About a two-hour drive from the capital, Dakar, in the small town of Mboro, one organization has founded a school for children who are orphans, disabled, or otherwise so poor they have not been attending a regular school. The Center for Educational Research and Promotion of Children of Mboro, which we visited, helps get the younger children ready for entry into the formal school system, and those that do enter generally excel.

Those who come to the center too far behind to benefit from that form of education are trained here through the International Center for Practical Training in a trade — carpentry/woodworking, metal working, masonry, cosmetology, beekeeping — so they can move beyond their current station in life. But it doesn’t stop there. In Mboro, the center started a restaurant, a cyber café and a radio station that employ locals, while the profits they earn help sustain the school and training center.
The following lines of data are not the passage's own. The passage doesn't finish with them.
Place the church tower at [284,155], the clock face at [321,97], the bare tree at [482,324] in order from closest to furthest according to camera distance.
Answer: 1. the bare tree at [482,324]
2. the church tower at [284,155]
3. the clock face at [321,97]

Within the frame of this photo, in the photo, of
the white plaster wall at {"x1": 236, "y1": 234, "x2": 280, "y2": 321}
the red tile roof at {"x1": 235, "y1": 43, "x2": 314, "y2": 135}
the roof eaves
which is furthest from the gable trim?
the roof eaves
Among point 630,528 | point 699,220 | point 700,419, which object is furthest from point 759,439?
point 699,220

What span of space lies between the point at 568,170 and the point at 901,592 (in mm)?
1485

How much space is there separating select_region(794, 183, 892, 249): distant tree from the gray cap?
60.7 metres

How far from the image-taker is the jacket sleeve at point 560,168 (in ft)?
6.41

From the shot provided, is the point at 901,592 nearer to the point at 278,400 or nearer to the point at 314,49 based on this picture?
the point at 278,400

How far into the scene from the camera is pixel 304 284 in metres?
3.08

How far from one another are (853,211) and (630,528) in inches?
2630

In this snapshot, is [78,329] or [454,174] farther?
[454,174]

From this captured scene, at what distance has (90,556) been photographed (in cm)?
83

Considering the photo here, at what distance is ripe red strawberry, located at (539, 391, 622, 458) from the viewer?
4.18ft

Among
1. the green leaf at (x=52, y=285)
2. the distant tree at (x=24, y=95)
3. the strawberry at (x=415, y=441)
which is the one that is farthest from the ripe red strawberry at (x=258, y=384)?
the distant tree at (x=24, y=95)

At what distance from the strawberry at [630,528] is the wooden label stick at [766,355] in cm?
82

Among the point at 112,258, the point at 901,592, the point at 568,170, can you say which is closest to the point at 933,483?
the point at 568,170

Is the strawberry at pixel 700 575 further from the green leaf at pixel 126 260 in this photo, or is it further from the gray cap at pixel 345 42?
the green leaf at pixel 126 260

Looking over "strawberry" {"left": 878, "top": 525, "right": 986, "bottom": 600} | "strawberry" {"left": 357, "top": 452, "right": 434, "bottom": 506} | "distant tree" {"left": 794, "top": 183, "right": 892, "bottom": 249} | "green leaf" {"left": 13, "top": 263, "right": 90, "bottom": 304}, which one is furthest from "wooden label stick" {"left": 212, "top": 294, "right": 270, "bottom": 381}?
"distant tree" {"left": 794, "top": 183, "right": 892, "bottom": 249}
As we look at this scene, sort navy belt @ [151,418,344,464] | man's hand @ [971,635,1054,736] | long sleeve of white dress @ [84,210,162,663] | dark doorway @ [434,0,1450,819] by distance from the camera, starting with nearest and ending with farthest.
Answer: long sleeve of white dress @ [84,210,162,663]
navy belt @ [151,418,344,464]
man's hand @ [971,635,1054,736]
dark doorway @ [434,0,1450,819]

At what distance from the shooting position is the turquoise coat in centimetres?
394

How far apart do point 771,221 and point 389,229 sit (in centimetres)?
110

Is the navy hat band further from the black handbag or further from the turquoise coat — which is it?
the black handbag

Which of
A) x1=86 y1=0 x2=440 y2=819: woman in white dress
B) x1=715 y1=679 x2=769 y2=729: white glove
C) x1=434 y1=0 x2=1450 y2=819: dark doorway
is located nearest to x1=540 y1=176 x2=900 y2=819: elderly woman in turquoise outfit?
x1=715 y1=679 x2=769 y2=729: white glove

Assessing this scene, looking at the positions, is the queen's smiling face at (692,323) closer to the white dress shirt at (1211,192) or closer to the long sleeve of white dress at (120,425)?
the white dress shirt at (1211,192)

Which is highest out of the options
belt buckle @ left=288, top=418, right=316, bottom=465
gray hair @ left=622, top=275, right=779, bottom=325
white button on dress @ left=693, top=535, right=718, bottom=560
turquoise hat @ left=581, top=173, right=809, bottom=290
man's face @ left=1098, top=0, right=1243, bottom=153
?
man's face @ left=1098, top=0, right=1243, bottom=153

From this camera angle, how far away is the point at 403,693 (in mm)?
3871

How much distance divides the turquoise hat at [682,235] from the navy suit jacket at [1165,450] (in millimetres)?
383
The leadership, staff and volunteers (we met a Peace Corps worker from Atlanta) are not only dedicated, but also effuse compassion and caring at high levels. There was no hubris or arrogance visible to me in this work they do for the community. The dedication to democracy, to sharing in decisions, to valuing and empowering every member of the society was most inspiring. Their countries may have come late to the application of political democracy, but I sense they have a deep commitment and appreciation of its force for building fulfilling lives for all.

Burkina Faso is listed as the seventh least developed country in the world by the United Nations Development Program’s indicators. Indeed, our visit to some market places and even in the capital city, Ougadougou, revealed poverty of the kind I’ve never seen. But I came away with a strong belief that people with ideas and commitment working together for their community can build a better world and in the process they, too, are fed. My colleagues from the delegation were equally humbled by this experience. 

Upon returning I pondered how to connect the local with the global. One idea has emerged. Cascade Engineering in Grand Rapids has developed a biosand filter for water that requires no electricity and can provide clean water for a family for eight years. Might we send some over there to be tested in that environment and see how they work for the many millions with little or no access to clean water? If it works well, we could export the technology and help them manufacture it. There is no shortage of discarded plastic in either Burkina or Senegal, so perhaps collecting the plastic and repurposing it to make the filter containers could generate needed jobs and make clean water available while reducing trash — a win-win-win. Maybe this will work, but what other ways might we share the best we have in Lansing to meet the needs of others struggling to eke out a life? 

That’s an economic development model more sustainable than a $10 million scoreboard: 100,000 water filters serving half a million people everyday for eight years.